For the Refried Beans

  • 1/2 onion, finely chopped
  • 2 cloves garlic, minced
  • 2 cups cooked white beans (or one 15oz can)
  • 1/4 cup water
  • Salt & pepper to taste
  • Corn or Flour Tortillas
  • Optional Toppings: lettuce, avocado, celery, jalapeños


  1. Preheat the oven to 425F.
  2. Bread the cauliflower. Place two wire racks inside two rimmed baking sheets. Set Aside. Place the bread crumbs in a shallow bowl with 1/4 teaspoon of the salt and 1/4 teaspoon of the pepper. In a second shallow bowl, whisk the flour with the garlic powder, onion powder, 1/4 teaspoon of the salt and 1/4 teaspoon of the pepper. Slowly whisk the milk into the flour until the batter is smooth and the consistency of slightly runny pancake batter. Working one at a time, dredge the cauliflower florets through the batter, allow any excess to drip off, then press gently into the bread crumbs. Lay the breaded florets on the prepared sheet pans.
  3. Bake. Bake the cauliflower in the preheated oven for 30-40 minutes, rotating the trays half-way through cook time, or until the breading is golden brown and a fork easily pierces through one of the larger florets.

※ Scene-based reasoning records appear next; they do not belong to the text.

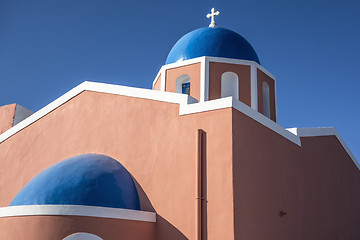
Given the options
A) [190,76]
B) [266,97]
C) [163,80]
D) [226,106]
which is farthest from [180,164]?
[266,97]

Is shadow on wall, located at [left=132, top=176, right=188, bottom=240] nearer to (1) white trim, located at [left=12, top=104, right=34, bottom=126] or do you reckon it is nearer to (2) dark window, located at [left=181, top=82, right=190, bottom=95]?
(2) dark window, located at [left=181, top=82, right=190, bottom=95]

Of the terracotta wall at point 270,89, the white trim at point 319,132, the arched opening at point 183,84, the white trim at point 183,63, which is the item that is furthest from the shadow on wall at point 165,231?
the white trim at point 183,63

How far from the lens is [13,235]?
6844mm

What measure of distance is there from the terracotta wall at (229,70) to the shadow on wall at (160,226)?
3292mm

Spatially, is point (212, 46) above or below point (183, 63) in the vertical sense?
above

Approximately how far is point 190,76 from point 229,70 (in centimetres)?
103

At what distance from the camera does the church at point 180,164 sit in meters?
6.83

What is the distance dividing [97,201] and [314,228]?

Meanwhile, prepare the rest of the taco components.
  4. Make the Buffalo Sauce. In a small bowl or glass measuring cup, whisk together the melted butter and Frank’s hot sauce. Set aside. The sauce will harden as it cools. Pop it into the microwave for a few seconds and whisk to return it to a sauce-like consistency when ready to use.
  5. Make the Slaw. Add the shredded cabbage, grated carrot, rice vinegar, kosher salt & sour cream to a large bowl. Toss well to combine. Set aside.
  6. Make the refried beans. In a medium-sized saucepan over medium heat, add the onions and cook until just translucent, 3-5 minutes. Add the garlic and cook for another 1-2 minutes. Add the beans and the water. Cook for 5 minutes. Mash the bean mixture with a fork or potato masher and cook for another 2-3 minutes, or until most of the liquid evaporates and the beans are the consistency of chunky mashed potatoes. Set Aside.
  7. Assemble. Top each tortilla with a large spoonful of refried beans, a heaping pile of slaw and 3-4 cauliflower florets, depending on the size of your tortillas. Finish with a generous drizzle of the buffalo sauce and any additional toppings of your choice - shown here with lettuce, celery, avocado and fresh parsley and lime.